Reproduce each of the entries below verbatim, line for line.

Source data:
==================================================

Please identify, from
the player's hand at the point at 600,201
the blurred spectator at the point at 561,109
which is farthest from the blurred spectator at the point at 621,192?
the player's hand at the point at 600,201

==================================================

## Solved exercise
Please identify, from
the player's hand at the point at 600,201
the blurred spectator at the point at 561,109
which is farthest from the blurred spectator at the point at 621,192?
the player's hand at the point at 600,201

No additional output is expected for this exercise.